→ **ASSIGNMENT**:
Resume the explanation of the Lean proof that cancels the factor s, starting after its final sentence.
(DOCUMENT SECTION begins)
Why this is true. Multiply the target expression by s and substitute both rank-one equations:
$\(s\,(u_2 r_1 - u_1 r_2) = u_2(r_1 s) - u_1(r_2 s) = u_2(u_1 v+2) - u_1(u_2 v+2) = 2(u_2-u_1) = 2sK.\)$
The terms with v cancel (u_2 u_1 v - u_1 u_2 v=0) — this is where the two "survives": everything that depends on the scale v is quenched, and what remains is the pure transport of the two. Then we cancel by \(s\ne 0\).
In Lean it goes exactly so: the identity \(s\cdot(u_2r_1-u_1r_2)=u_2(r_1s)-u_1(r_2s)\) is closed by ring, substituting the hypotheses reduces the right-hand side to \(2\cdot(u_2-u_1)\), and linear_combination 2*hK yields 2sK; the final mul_left_cancel₀ hs strips the factor s.
(DOCUMENT SECTION ends)
(DATA FOR ANALYSIS begins)
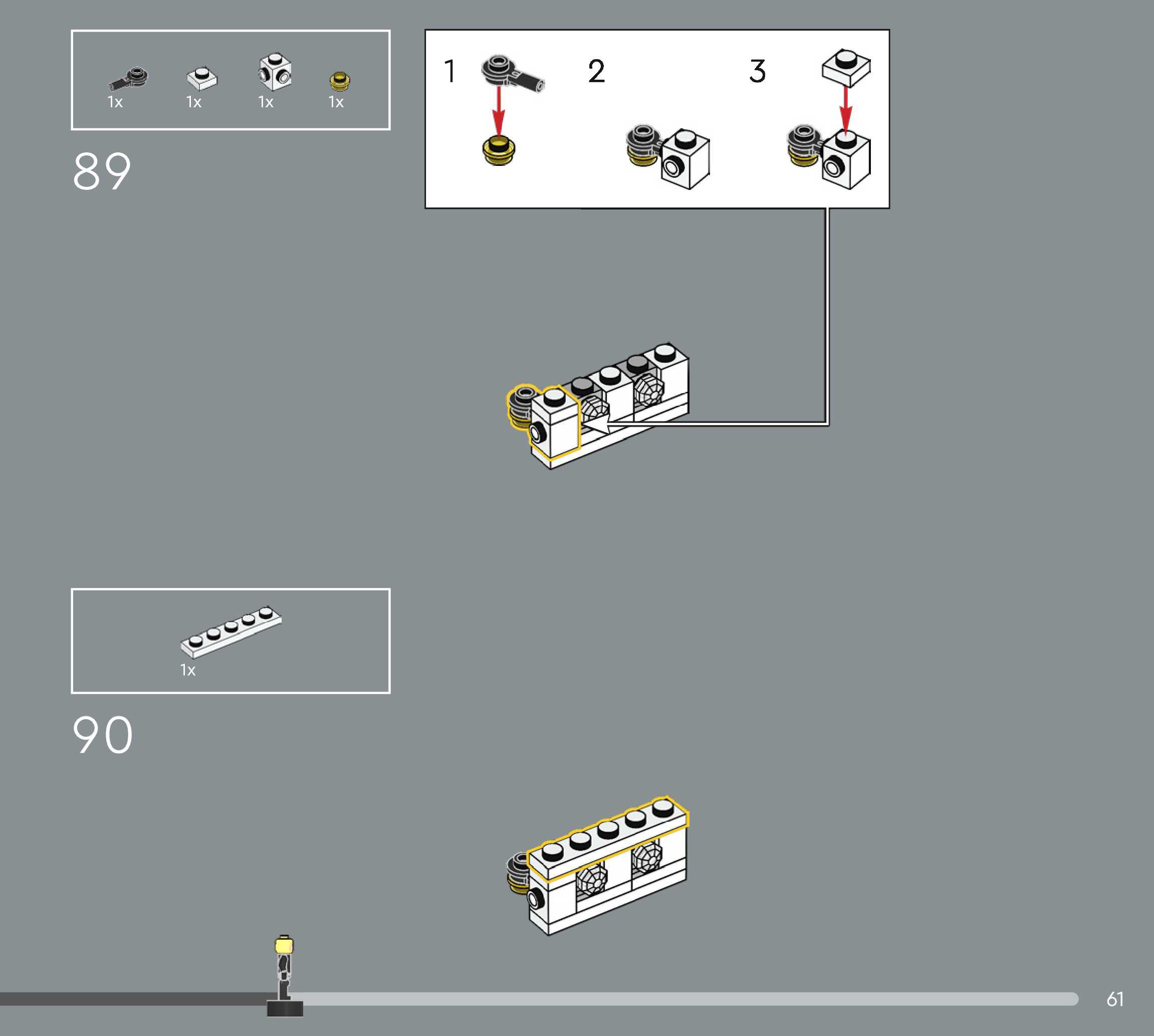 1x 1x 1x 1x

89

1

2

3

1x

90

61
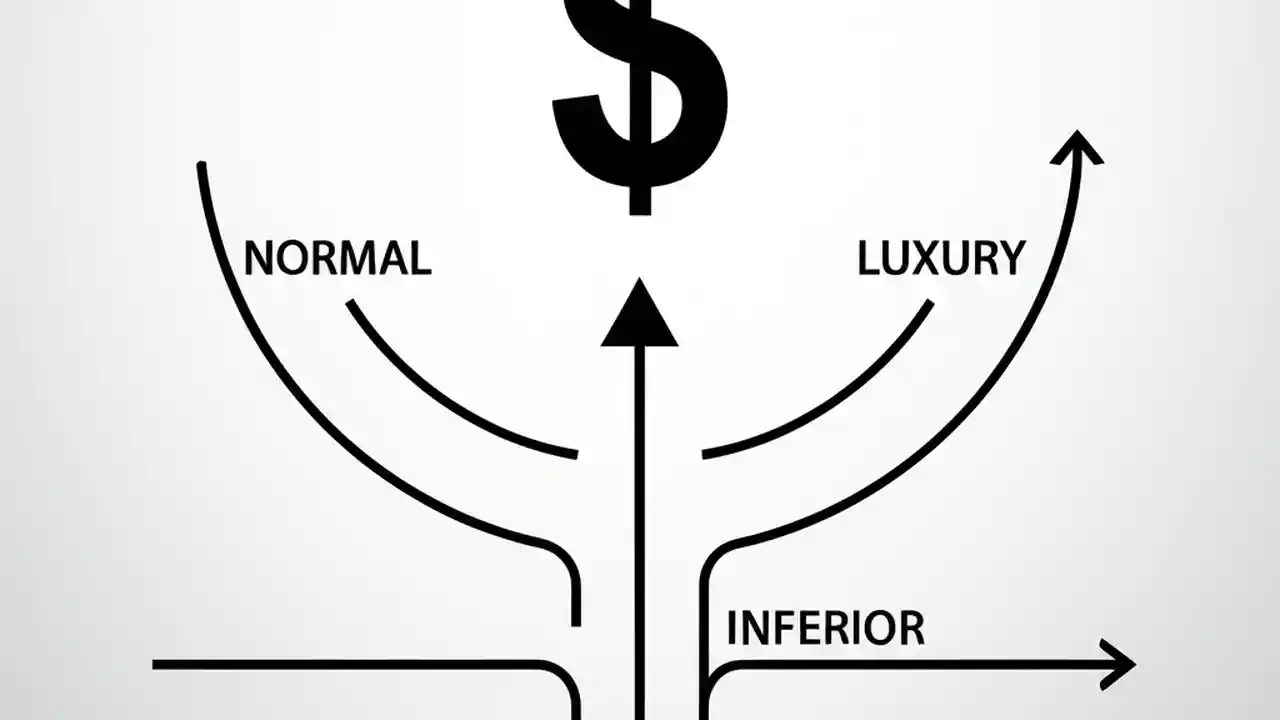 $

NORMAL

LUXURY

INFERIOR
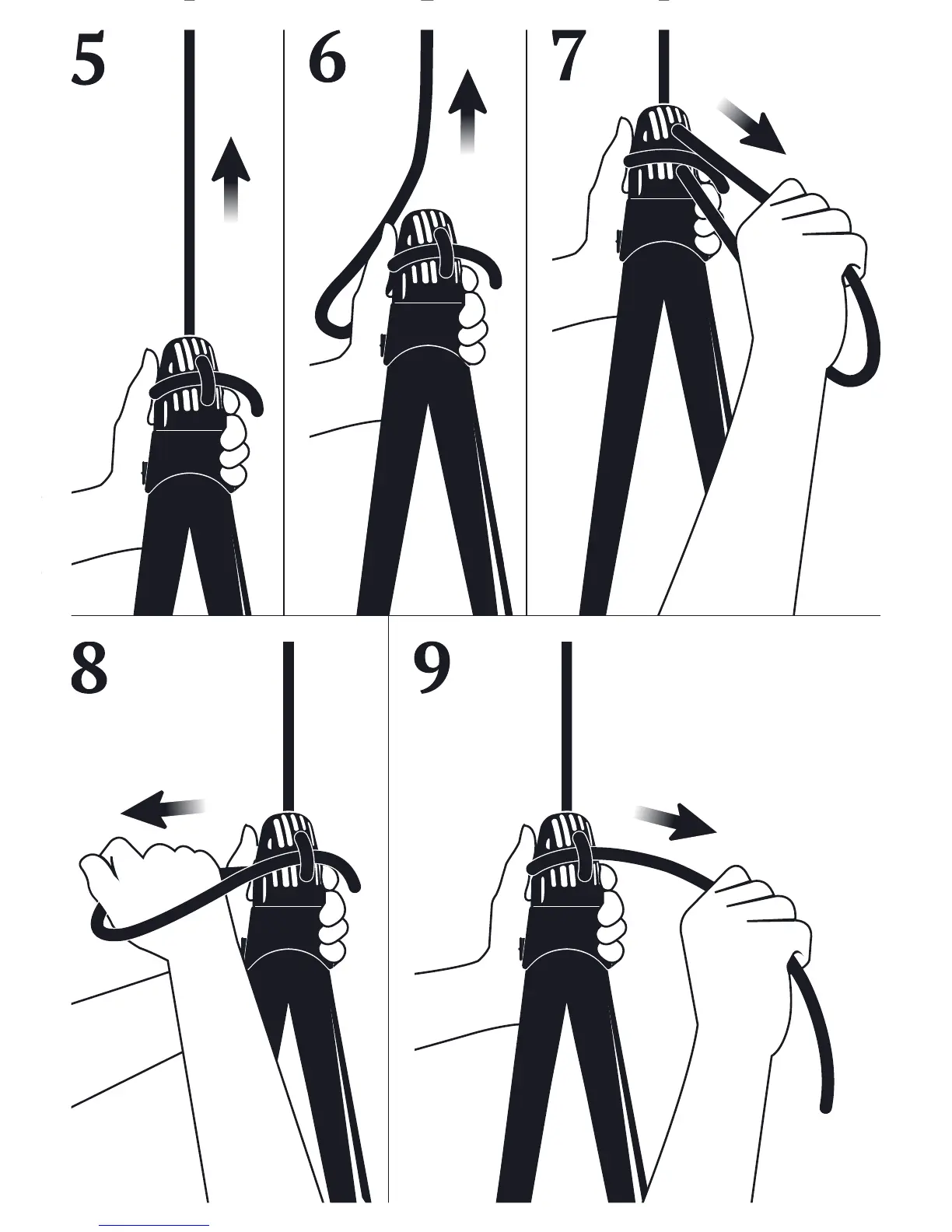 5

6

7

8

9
(DATA FOR ANALYSIS ends)
→ **SOLVED PROBLEM**:
What it means. The name collapse is exact: the quantities u_i,r_i may grow along the ray, but their "cross determinant" collapses to a function strictly linear in K with coefficient 2. The two is the lattice step along which the engine moves. Hence the link with the next chapter: descent is a transition of K=1 per step, and each such step carries exactly one two.
The exact Euclidean identity of descent: qΔ − vΞ = 2¶
The three forms above are linear and bilinear. Descent, by its nature, is quadratic: Euclidean division compares a side with the square of the scale. The next identity is the diagonal kernel of self-similarity, thanks to which descent reproduces itself at a smaller scale.
Definition 3.7 (Euclidean decomposition of a step). Suppose the rank-one equation abv+2=qP holds. Decompose P and ab with respect to the scale v:
$\(P=v^{2}+\Delta,\qquad ab=qv+\Xi,\)$
where \(\Delta\) is the remainder of P relative to the square v^2, and \(\Xi\) is the remainder of ab relative to qv. The quantities \(\Delta,\Xi\) are the "Euclidean remainders" of the step.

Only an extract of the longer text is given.